[Start of section]

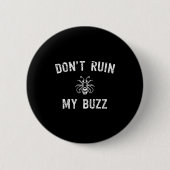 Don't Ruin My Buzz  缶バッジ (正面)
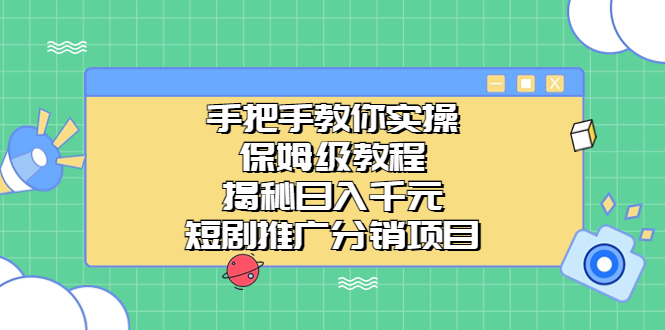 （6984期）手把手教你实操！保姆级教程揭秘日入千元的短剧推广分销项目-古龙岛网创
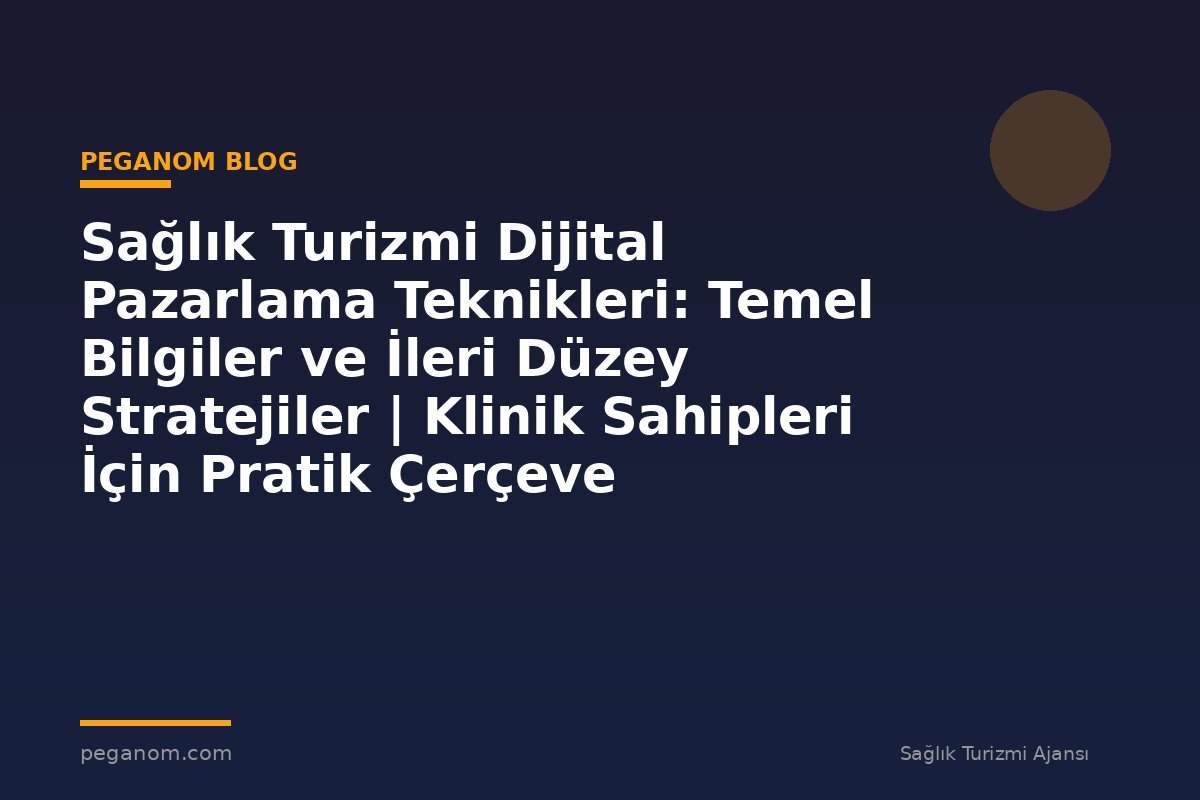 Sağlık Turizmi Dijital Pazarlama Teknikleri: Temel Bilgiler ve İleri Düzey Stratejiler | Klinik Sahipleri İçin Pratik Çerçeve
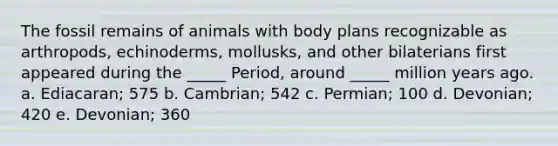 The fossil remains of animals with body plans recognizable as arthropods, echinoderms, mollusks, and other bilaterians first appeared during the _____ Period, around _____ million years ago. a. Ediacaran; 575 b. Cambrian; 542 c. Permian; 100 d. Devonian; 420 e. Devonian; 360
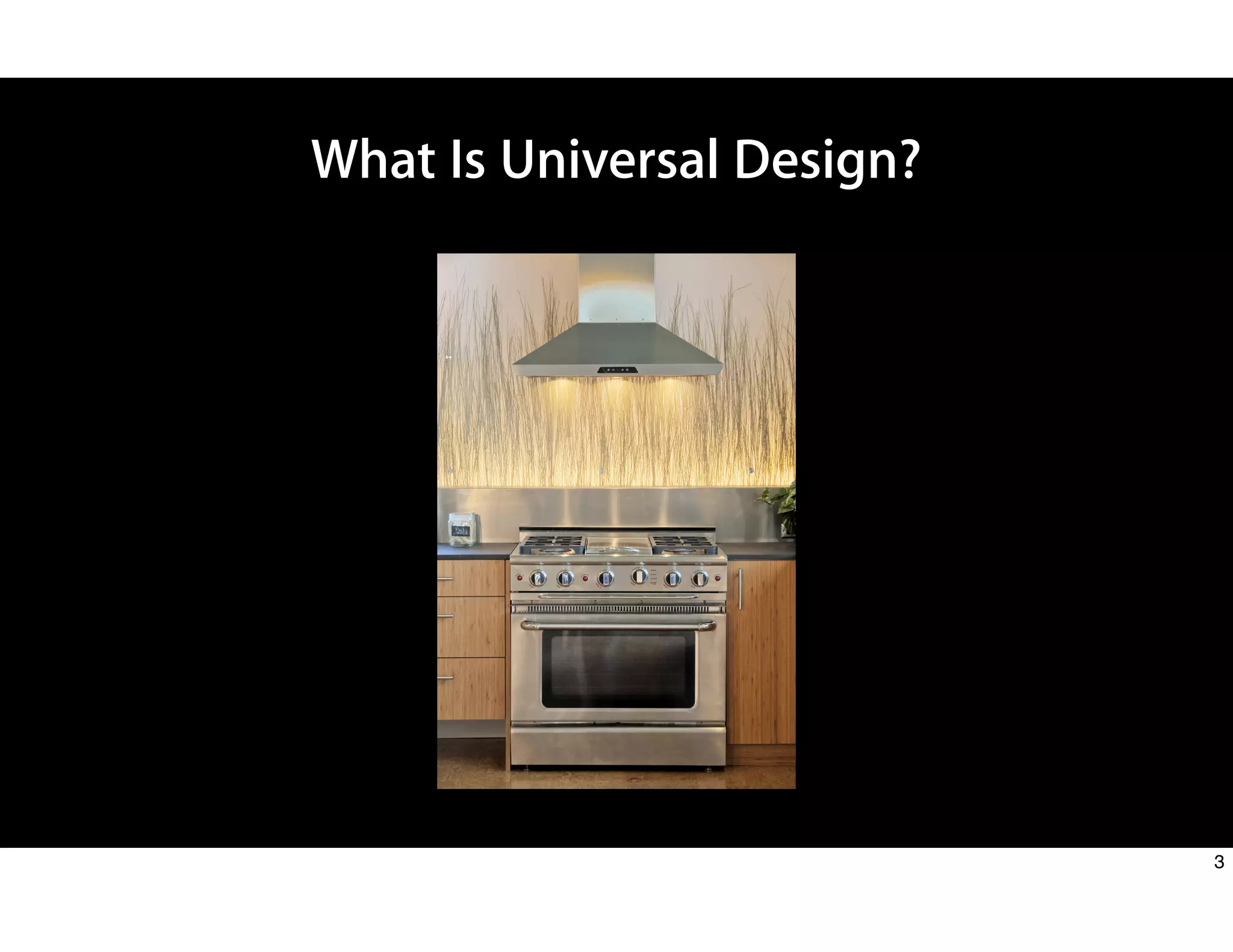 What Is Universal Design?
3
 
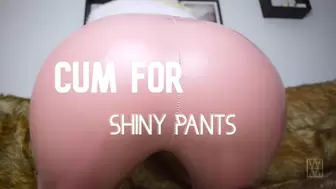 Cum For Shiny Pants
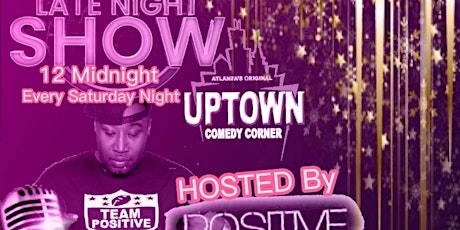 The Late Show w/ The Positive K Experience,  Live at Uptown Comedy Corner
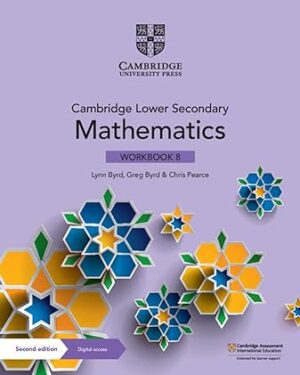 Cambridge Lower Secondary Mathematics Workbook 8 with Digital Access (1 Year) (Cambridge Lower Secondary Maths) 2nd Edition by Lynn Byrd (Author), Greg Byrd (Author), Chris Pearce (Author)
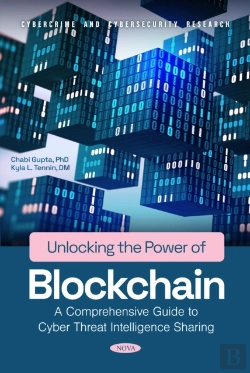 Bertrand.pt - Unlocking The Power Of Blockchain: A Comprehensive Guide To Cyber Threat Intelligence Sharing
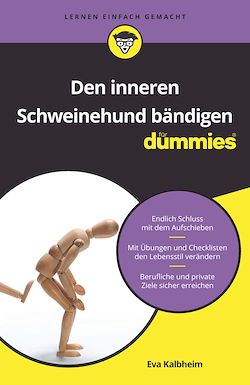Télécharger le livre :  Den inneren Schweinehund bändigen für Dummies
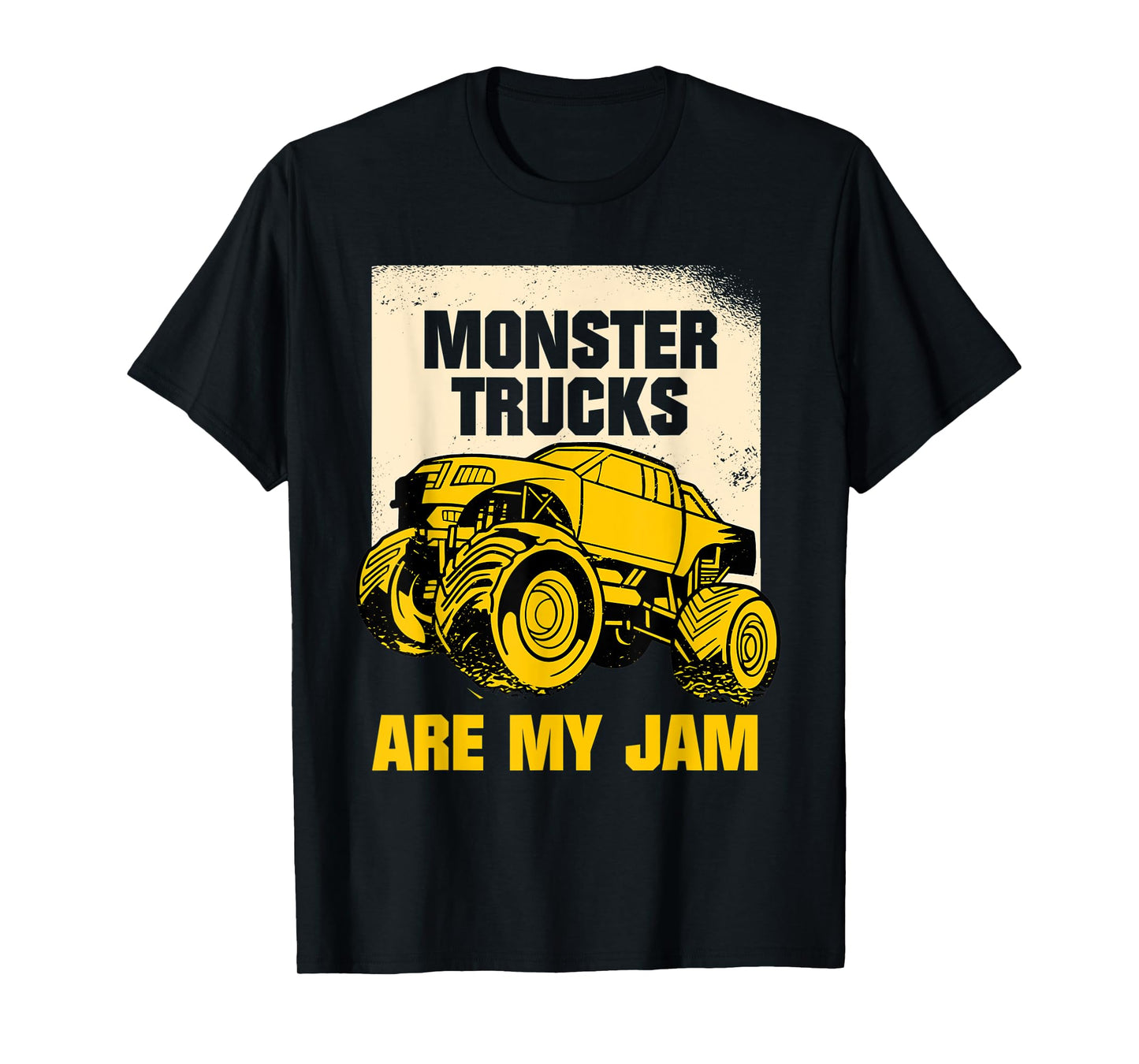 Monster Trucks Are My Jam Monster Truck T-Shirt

[End of section]

* **PROBLEM TO WORK ON**:
Write every line above again exactly, but leave the pictures out.

* **RESPONSE TO THIS EXERCISE**:
 Don't Ruin My Buzz  缶バッジ (正面)
 （6984期）手把手教你实操！保姆级教程揭秘日入千元的短剧推广分销项目-古龙岛网创
 Sağlık Turizmi Dijital Pazarlama Teknikleri: Temel Bilgiler ve İleri Düzey Stratejiler | Klinik Sahipleri İçin Pratik Çerçeve
 The fossil remains of animals with body plans recognizable as arthropods, echinoderms, mollusks, and other bilaterians first appeared during the _____ Period, around _____ million years ago. a. Ediacaran; 575 b. Cambrian; 542 c. Permian; 100 d. Devonian; 420 e. Devonian; 360
 What Is Universal Design?
3
 
 Cum For Shiny Pants
 The Late Show w/ The Positive K Experience,  Live at Uptown Comedy Corner
 Cambridge Lower Secondary Mathematics Workbook 8 with Digital Access (1 Year) (Cambridge Lower Secondary Maths) 2nd Edition by Lynn Byrd (Author), Greg Byrd (Author), Chris Pearce (Author)
 Bertrand.pt - Unlocking The Power Of Blockchain: A Comprehensive Guide To Cyber Threat Intelligence Sharing
Télécharger le livre :  Den inneren Schweinehund bändigen für Dummies
 Monster Trucks Are My Jam Monster Truck T-Shirt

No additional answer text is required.